One problem is that in order to interpret speech correctly, you often have to know quite a bit about the topic you are discussing. It’s not just “this noise made by the human most likely translates to this word”. It’s “this noise made by the human in the context of this sentence most likely translates to one of these words and he was talking about boats earlier (or later) in the sentence, so likely it is the nautical term instead of the similar-sounding pastry, but maybe it’s actually the proper name of someone he’s just bringing up now so let me guess how that is likely spelled”. The sounds themselves, unless the person is speaking very clearly and unnaturally and probably not even then, don’t contain all the information.
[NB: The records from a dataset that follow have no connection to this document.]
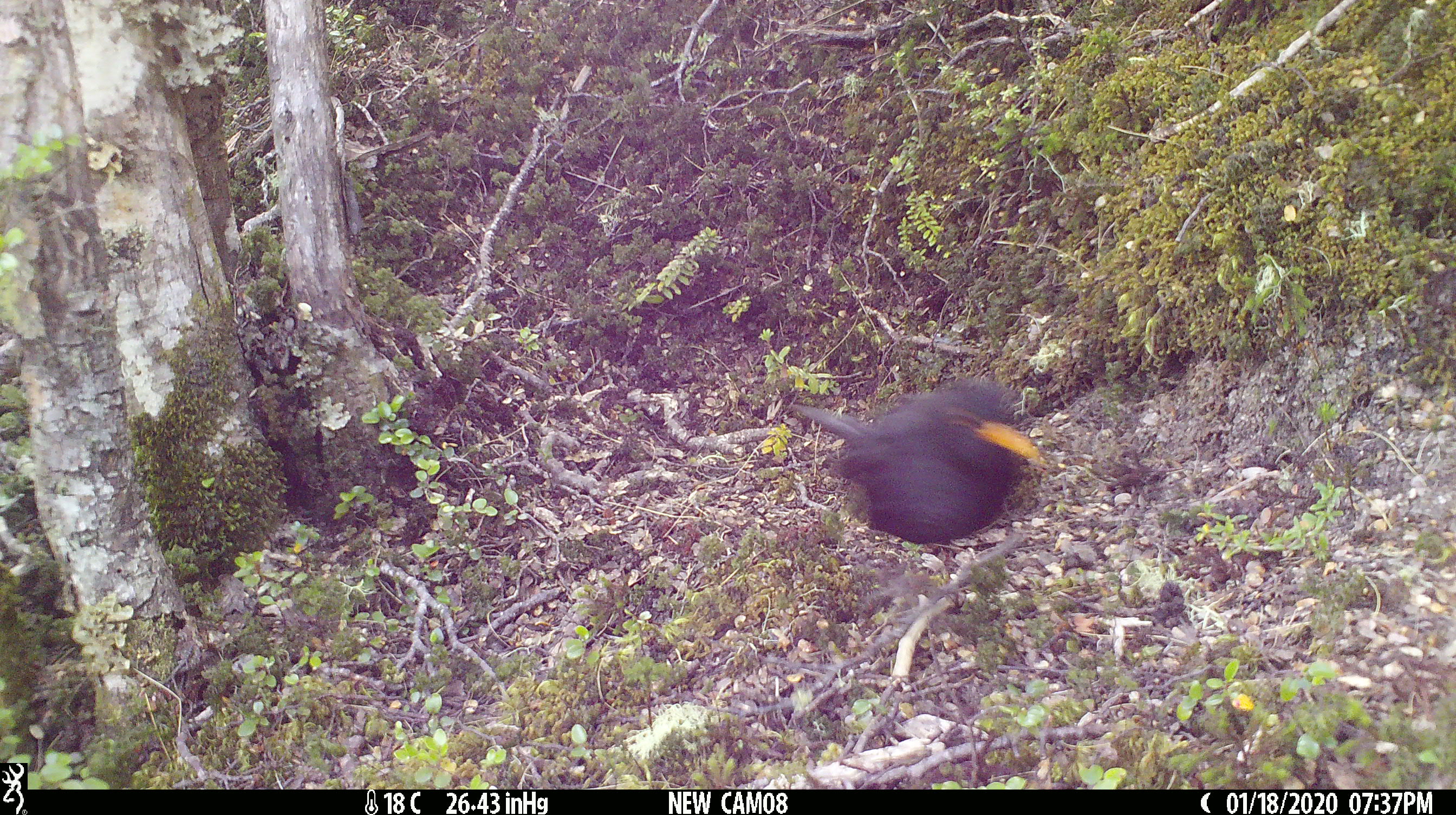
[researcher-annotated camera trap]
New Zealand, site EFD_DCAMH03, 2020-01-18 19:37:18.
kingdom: Animalia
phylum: Chordata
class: Aves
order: Passeriformes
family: Turdidae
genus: Turdus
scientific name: Turdus merula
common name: eurasian blackbird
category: blackbird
It’s kind of like a related problem in machine vision. If you see a trapezoid in your field of view, you are likely to interpret it as a rectangular horizontal surface like a table, rather than a trapezoid hanging in midair. This is because you are a human and the human world is full of horizontal surfaces and has a noted paucity of mid-air trapezoids. But the computer doesn’t have that experience, and has to be told that tables are common in order to get the most likely interpretation of the scene in front of it correct.
In both cases, you have to already have a significant conception of the world to correctly interpret what you are presented with.
Even better, when Captain Picard asks his Android phone for “tea”, it already knows that he prefers “Earl Grey, hot” so he doesn’t have to say it every time. One gets the impression that the Enterprise’s computer would serve him iced Darjeeling every time he wasn’t completely specific. Most unrealistic part of ST:TNG by far.